BEGIN Passage for review

Washington County Enterprise-Leader
Northwest Technical Institute, Farmington High Joint Medical Project
FARMINGTON — One by one, the students came in for firstaid care.
One student had a dislocated shoulder; another’s arm went through a window. A young man was in shock and another cut off his finger in an accident. One student had a compound fracture in his leg from a motorcycle wreck.
The students moaned and groaned to show discomfort and some cried out in pain.
Except the scene wasn’t the result of real accidents.
The fake injuries were part of a joint project with Farmington High drama classes and area high school students taking a medical professions course with Northwest Technical Institute.
NTI instructor Ellen Tidwell said the project benefited both groups.
Her students needed to practice their first-aid skills and the high school drama students used their technical skills to create real-looking wounds and their acting skills to dramatize their injuries.
“It was a cross-over to pool our resources,” Tidwell said.
NTI offers nine courses through its Secondary Career Center to high school juniors and seniors in northwest Arkansas. The center provides training for current high school students to earn high school credit in career and technical fields, according to Keith Peterson, NTI vice president of instruction. Supported by the Arkansas State Department of Career Education, the center also gives high school students access to career and technical certification programs and concurrent college academics.
In addition to the medical professions course, the Secondary Career Center also offers criminal justice, culinary arts, automotive service technology, automotive collision repair, dental assisting, cosmetology and medical professions: certified nursing assistant and patient care assistant. Tidwell teaches two sections of the medical professions course in the J Building at Farmington High. Her 18 students this year are from Farmington, Prairie Grove, Greenland and Fayetteville high schools.
During the first semester, Tidwell’s students received an introduction to medical professions and studied anatomy, physiology and medical terminology. This semester, students are studying medical procedures, such as first aid and CPR, human behaviors and disorders and abnormal psychology.

END Passage for review

To do:
[1] In the article about the mock first-aid project, how many students does Tidwell have this year?
[2] Carry on the article about the mock first-aid project from its final sentence.
The entries come from a separate source, not from the article about the mock first-aid project.

BEGIN Recorded data

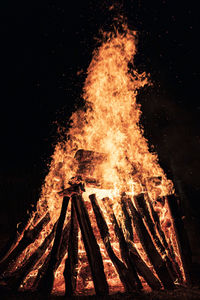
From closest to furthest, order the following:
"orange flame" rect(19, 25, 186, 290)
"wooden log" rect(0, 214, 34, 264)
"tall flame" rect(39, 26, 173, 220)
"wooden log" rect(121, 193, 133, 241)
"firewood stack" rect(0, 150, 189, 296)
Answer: "firewood stack" rect(0, 150, 189, 296) < "wooden log" rect(121, 193, 133, 241) < "wooden log" rect(0, 214, 34, 264) < "orange flame" rect(19, 25, 186, 290) < "tall flame" rect(39, 26, 173, 220)

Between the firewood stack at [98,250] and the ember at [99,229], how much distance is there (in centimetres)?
1

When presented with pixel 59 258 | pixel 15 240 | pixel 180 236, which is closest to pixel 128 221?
pixel 180 236

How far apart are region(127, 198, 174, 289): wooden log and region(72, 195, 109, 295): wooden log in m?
0.62

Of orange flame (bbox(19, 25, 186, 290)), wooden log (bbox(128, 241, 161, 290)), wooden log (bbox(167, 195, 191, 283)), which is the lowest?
wooden log (bbox(128, 241, 161, 290))

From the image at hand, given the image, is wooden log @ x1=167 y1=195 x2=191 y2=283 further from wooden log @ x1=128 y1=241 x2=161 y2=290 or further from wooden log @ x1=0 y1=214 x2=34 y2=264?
wooden log @ x1=0 y1=214 x2=34 y2=264

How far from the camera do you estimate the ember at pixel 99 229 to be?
8.30 feet

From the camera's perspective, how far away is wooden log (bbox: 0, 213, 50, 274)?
9.73 feet

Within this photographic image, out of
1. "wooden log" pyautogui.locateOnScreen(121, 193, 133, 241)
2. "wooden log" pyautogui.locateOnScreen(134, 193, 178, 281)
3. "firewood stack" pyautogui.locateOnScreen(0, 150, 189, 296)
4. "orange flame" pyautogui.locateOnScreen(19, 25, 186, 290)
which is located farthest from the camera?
"orange flame" pyautogui.locateOnScreen(19, 25, 186, 290)

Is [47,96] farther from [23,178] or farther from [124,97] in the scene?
[124,97]

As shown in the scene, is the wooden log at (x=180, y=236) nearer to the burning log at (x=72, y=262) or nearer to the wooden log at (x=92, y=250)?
the wooden log at (x=92, y=250)

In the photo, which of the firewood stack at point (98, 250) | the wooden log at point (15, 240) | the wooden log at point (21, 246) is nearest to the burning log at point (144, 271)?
the firewood stack at point (98, 250)

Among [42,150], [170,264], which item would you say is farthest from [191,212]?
[42,150]

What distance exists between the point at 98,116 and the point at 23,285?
3.58 meters

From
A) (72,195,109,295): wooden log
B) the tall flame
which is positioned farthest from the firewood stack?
the tall flame
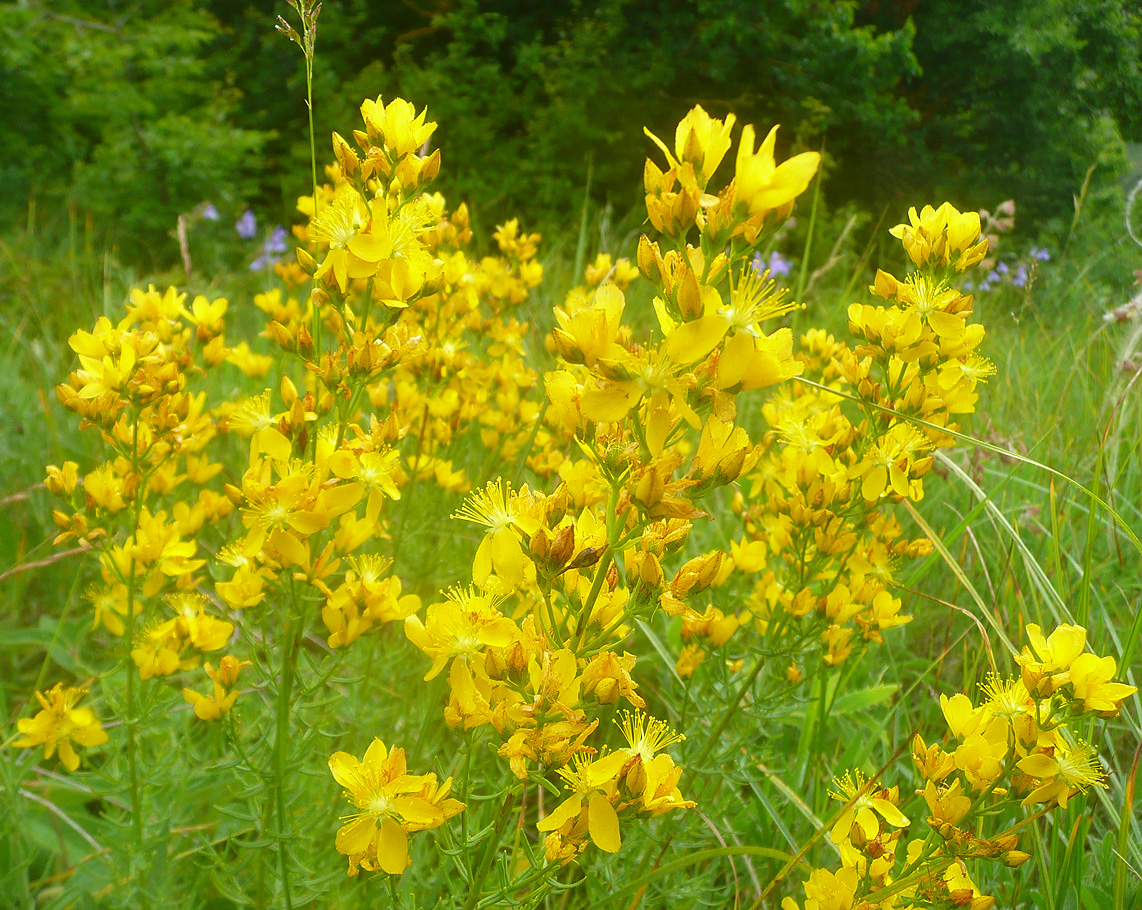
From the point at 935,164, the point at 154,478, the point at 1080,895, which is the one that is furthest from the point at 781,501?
the point at 935,164

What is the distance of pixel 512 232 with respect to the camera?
258cm

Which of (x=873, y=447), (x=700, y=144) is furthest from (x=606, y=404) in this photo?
(x=873, y=447)

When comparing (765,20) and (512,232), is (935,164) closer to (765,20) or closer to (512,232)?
(765,20)

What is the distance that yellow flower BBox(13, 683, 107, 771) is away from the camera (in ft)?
5.01

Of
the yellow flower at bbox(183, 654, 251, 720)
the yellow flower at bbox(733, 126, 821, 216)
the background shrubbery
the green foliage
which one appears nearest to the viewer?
the yellow flower at bbox(733, 126, 821, 216)

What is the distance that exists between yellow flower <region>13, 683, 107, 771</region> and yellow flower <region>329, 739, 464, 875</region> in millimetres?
778

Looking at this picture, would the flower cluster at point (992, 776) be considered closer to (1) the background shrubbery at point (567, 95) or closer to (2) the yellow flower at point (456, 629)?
(2) the yellow flower at point (456, 629)

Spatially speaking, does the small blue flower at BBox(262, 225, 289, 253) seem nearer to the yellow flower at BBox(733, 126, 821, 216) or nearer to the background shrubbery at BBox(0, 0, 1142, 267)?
the background shrubbery at BBox(0, 0, 1142, 267)

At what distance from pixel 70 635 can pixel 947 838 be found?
7.49ft

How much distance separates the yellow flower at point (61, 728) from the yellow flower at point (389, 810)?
2.55ft

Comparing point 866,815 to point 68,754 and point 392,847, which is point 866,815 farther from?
point 68,754

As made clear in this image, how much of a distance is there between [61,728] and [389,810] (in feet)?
2.92

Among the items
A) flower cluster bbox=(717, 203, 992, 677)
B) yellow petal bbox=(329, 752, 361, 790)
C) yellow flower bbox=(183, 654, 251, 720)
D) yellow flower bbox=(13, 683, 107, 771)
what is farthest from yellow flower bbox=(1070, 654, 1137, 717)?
yellow flower bbox=(13, 683, 107, 771)

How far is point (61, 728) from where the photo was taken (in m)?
1.55
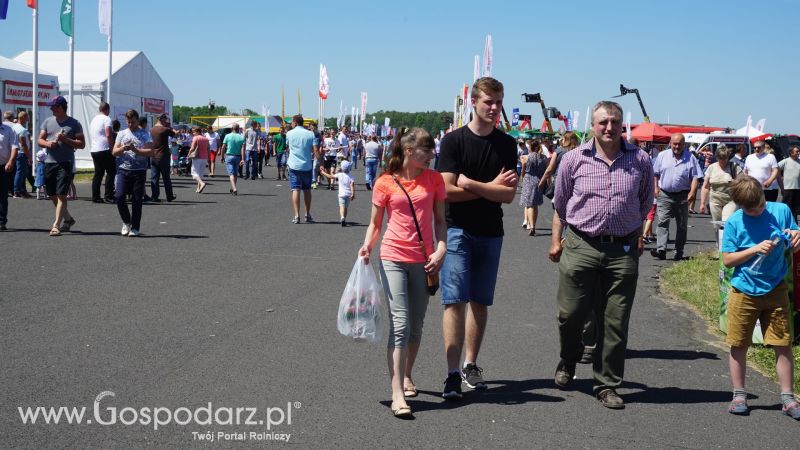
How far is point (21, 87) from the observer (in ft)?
79.0

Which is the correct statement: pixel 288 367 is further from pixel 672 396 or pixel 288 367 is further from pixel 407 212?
pixel 672 396

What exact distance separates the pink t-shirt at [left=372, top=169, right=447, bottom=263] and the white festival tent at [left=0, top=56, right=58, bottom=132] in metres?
21.1

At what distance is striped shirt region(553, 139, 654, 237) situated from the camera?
553cm

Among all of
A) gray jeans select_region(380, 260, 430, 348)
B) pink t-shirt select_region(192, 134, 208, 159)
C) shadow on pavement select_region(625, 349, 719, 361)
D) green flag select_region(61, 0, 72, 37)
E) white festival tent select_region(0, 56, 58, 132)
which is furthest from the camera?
green flag select_region(61, 0, 72, 37)

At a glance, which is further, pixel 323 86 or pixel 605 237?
pixel 323 86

END Recorded data

Responses to the exercise:
[1] She has 18 students this year.

[2]
Most of her students take the course because they want a career in the medical field.
Elizabeth Anderson, a senior at Prairie Grove High, said she is interested in a career as a pediatric physician’s assistant because she wants to improve the quality of life of people, not only with medicine but also by providing comfort to her patients.
Anderson said the project with the drama students helped because they had to care for patients they did not know.
“It’s a lot different than doing it on each other,” Anderson said. “They came in screaming and you don’t know them and you have to take care of them.”
Farmington High drama teacher Rebecca Garza said her students created their injuries and wounds using lots of karo syrup, toilet paper, food dye, corn starch and chocolate syrup. Like the NTI students, the project helped the drama students, Garza said. Her tech design students learned how to use everyday products to make wounds that looked real and her performance students had to act and interact with people they did not know.
The Secondary Career Center serves 17 school districts and the courses are offered at no charge to high school students. Most of the courses are taught at the NTI campus in Springdale. Other locations are Farmington High, Regional Technical Center in Fayetteville, the Career Academy of Hair Design and Northwest Arkansas Community College.